**Task**
Please show each line of the material below that contains the string "lies". Case counts.

**Material to process**
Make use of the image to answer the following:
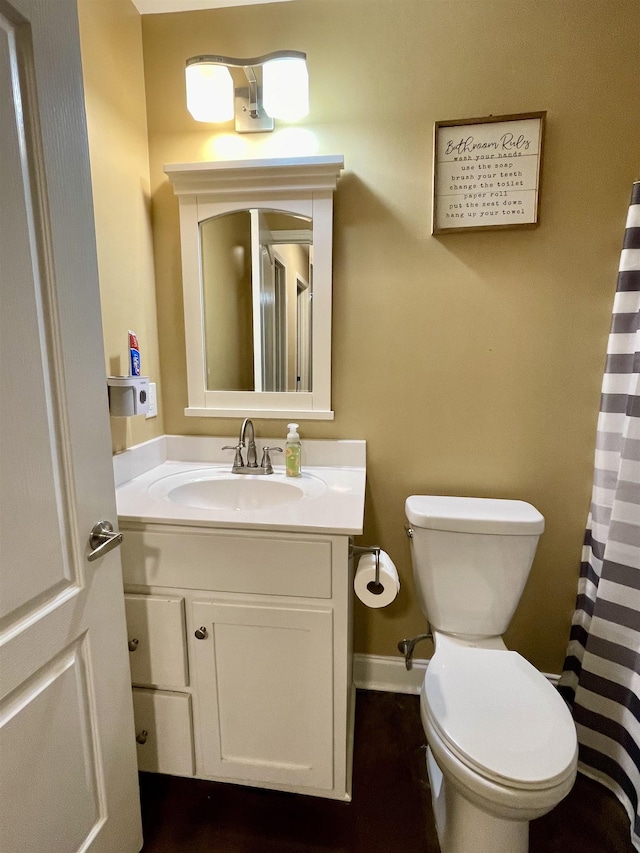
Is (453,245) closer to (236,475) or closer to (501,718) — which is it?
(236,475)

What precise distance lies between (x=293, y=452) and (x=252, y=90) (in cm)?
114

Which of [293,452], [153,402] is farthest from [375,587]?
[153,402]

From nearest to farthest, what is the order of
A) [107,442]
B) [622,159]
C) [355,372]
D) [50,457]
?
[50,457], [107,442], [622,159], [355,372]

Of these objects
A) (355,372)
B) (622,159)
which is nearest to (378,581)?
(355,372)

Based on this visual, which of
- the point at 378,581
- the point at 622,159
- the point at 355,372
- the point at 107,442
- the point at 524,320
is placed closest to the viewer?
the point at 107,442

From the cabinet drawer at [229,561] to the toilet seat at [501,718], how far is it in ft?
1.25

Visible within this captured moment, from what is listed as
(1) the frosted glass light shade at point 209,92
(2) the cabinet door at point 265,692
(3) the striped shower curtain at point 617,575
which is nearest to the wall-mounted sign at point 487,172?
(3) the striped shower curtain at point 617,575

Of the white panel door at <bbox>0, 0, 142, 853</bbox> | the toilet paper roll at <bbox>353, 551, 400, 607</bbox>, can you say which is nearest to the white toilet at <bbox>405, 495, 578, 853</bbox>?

---

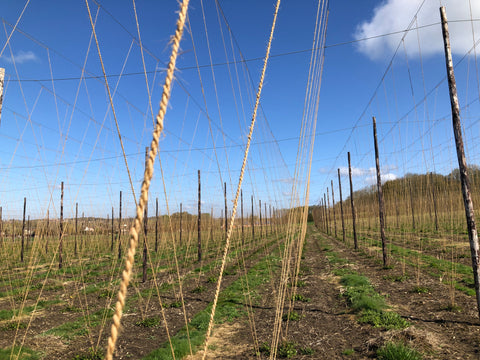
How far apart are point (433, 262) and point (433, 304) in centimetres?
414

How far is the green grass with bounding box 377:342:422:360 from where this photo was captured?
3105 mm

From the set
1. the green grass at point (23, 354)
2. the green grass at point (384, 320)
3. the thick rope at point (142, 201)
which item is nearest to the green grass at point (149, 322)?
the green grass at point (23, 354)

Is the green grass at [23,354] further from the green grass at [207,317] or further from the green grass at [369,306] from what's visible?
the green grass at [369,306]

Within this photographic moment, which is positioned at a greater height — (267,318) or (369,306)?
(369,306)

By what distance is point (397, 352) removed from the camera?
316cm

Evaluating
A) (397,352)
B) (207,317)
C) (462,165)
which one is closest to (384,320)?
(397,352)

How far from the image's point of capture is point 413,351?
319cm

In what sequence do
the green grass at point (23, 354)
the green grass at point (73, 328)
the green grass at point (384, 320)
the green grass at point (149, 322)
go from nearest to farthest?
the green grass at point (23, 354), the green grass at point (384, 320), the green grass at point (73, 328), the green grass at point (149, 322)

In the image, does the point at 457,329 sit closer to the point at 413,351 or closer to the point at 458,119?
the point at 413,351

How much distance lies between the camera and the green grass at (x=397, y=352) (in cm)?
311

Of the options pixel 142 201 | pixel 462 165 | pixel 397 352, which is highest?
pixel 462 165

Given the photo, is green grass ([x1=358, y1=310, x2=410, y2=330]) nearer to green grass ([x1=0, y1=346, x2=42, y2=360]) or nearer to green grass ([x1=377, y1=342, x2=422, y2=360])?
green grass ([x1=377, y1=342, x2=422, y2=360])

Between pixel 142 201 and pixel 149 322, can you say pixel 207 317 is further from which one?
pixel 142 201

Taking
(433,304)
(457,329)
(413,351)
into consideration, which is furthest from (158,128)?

* * *

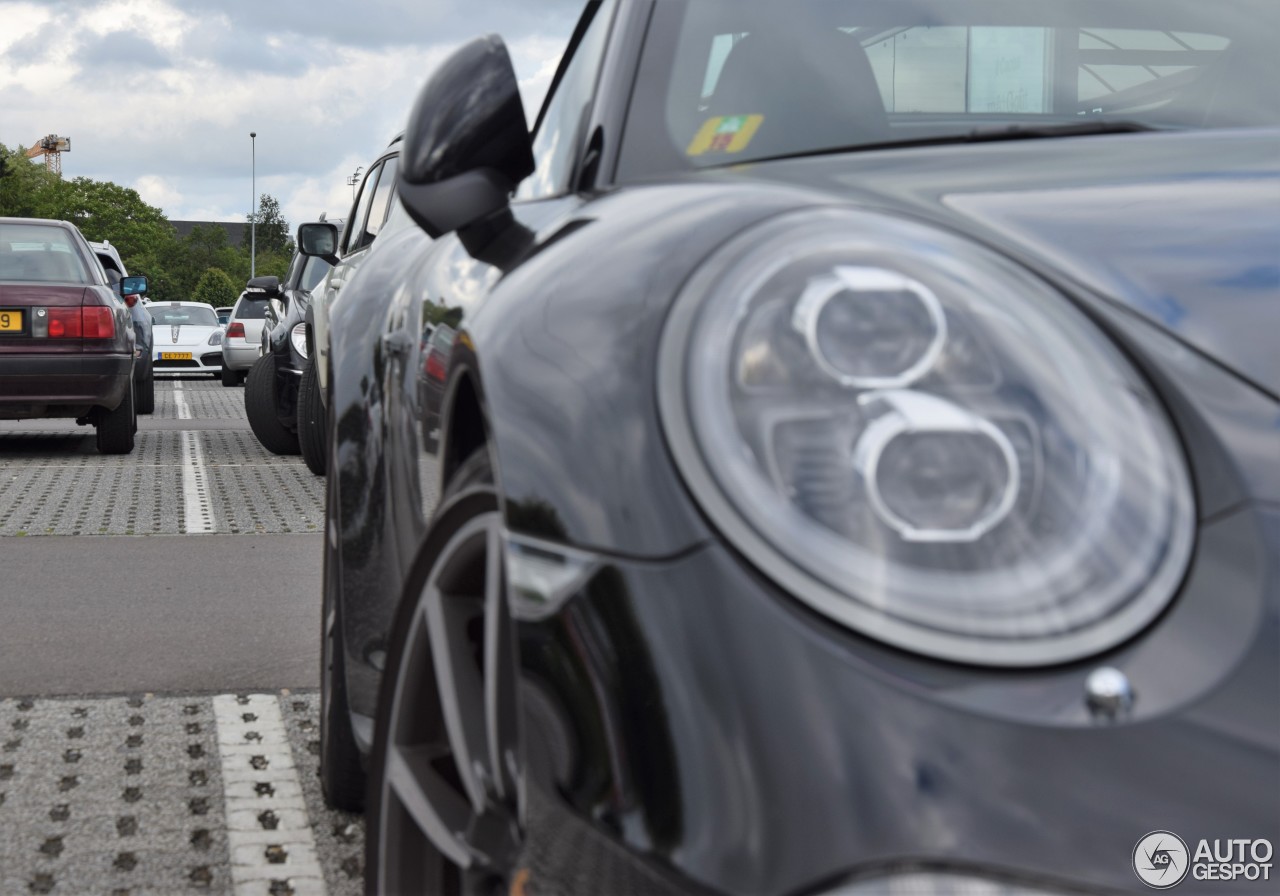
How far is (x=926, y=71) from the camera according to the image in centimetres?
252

**Written solution**
What precise distance lies between (x=293, y=452) and (x=252, y=90) (in cm)?
How much distance lies between the camera and the green grass at (x=397, y=352) (in cm)?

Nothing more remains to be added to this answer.